O cangaço, o latifúndio e as oligarquias
O presente artigo tem como finalidade fazer uma análise do cangaço na história brasileira e os motivos que levaram a formação desse movimento social que causava temor na região do nordeste devido as atitudes violentas praticadas.

Por Fátima Teles, no Portal Vermelho

I – INTRODUÇÃO

O presente artigo tem como finalidade fazer uma análise do cangaço na história brasileira e os motivos que levaram a formação desse movimento social que causava temor na região do nordeste devido as atitudes violentas praticadas.
 
Analisar o cangaço é investigar também o contexto sócio-econômico e cultural do Brasil desde a sua colonização no que tange a questão agrária. Um país “descoberto” por europeus que não respeitavam a cultura dos habitantes ali encontrados, iniciando assim uma série de violências contra a etnia que habitava as terras e palmeiras brasileiras.
 
O poder político do Império através das capitanias e sesmarias concedeu terras aos seus correligionários em detrimento dos que ali já viviam, plantavam, produziam e colhiam. Posteriormente a exploração da mão-de-obra escrava também não era questionada em razão das etnias tidas como minorias não serem reconhecidas culturalmente sendo tratadas como inferiores, forçadas ao progresso “civilizador”.
 
O intuito da pesquisa é refletir essas práticas violentas compreendendo-as como um grito de justiça social diante da concentração de riqueza, da ausência do Estado de direito, do controle social exercido pela política coronelística.
 
O trabalho traz uma reflexão sobre o cangaço configurando-o como uma questão social nordestina, pelo fato de ter surgido no final do século XIX, época de seca na Região Nordeste, fome e miséria, além dos conflitos gerados pelo latifúndio explorador onde o homem do campo era subserviente à elite agrária e ao coronelismo político. Os direitos sociais eram inexistentes e a lei do mais forte era a que imperava, de modo que a justiça se efetivava através da coragem das pessoas e de suas ações vingativas.
 
O cangaço surge a partir de conflitos familiares, desigualdade social, injustiças e, ausência de política agrária, tornando-se uma questão social. Para realização dessa pesquisa foram necessárias bibliografias para ampliar o conhecimento diante desse movimento social no contexto histórico de nosso país.
 
II – DESENVOLVIMENTO
 
Na passagem do Império para a República velha vários movimentos sociais se fizeram presentes. Enquanto no sertão nordestino os trabalhadores rurais cansados da exploração do trabalho no campo buscavam inserir-se em movimentos messiânicos como os de Antônio Conselheiro em Canudos na Bahia, outros seguiam o beato José Lourenço no Caldeirão no Ceará, comunidades essas que viviam em regime de igualdade onde todos tinham direito a tudo que produziam e se baseavam na fé para o trabalho.. Outros sertanejos entravam no cangaço como forma de fazer justiça diante dos seus sofrimentos ou injustiças sofridas.

TRABALHO PEDIDO: Reproduza sem alterações o trecho do texto sobre o cangaço de "O poder político" a "pela política coronelística.". A listagem a seguir é um material separado do texto.

DADOS BRUTOS:
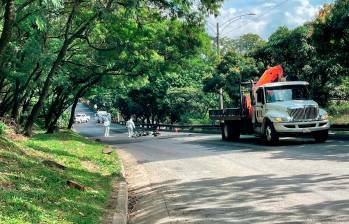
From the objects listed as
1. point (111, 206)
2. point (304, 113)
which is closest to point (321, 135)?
point (304, 113)

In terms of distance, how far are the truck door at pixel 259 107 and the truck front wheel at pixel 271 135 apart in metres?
0.92

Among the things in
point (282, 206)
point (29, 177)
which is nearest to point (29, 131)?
point (29, 177)

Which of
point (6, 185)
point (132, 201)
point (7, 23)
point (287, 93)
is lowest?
point (132, 201)

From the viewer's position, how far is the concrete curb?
891 cm

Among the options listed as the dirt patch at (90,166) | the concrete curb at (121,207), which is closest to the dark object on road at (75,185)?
the concrete curb at (121,207)

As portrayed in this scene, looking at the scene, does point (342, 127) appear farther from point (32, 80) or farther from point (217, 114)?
point (32, 80)

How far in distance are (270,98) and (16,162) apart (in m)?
12.8

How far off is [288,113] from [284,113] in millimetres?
166

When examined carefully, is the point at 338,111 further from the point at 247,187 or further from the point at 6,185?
the point at 6,185

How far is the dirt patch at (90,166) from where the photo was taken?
52.5 ft

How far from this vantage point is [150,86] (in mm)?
63438

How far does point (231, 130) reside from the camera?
2733cm

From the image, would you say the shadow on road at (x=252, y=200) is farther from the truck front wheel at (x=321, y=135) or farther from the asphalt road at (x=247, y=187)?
the truck front wheel at (x=321, y=135)

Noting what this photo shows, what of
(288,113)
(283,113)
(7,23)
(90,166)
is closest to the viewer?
(7,23)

RESULTADO DA TAREFA:
O poder político do Império através das capitanias e sesmarias concedeu terras aos seus correligionários em detrimento dos que ali já viviam, plantavam, produziam e colhiam. Posteriormente a exploração da mão-de-obra escrava também não era questionada em razão das etnias tidas como minorias não serem reconhecidas culturalmente sendo tratadas como inferiores, forçadas ao progresso “civilizador”.
 
O intuito da pesquisa é refletir essas práticas violentas compreendendo-as como um grito de justiça social diante da concentração de riqueza, da ausência do Estado de direito, do controle social exercido pela política coronelística.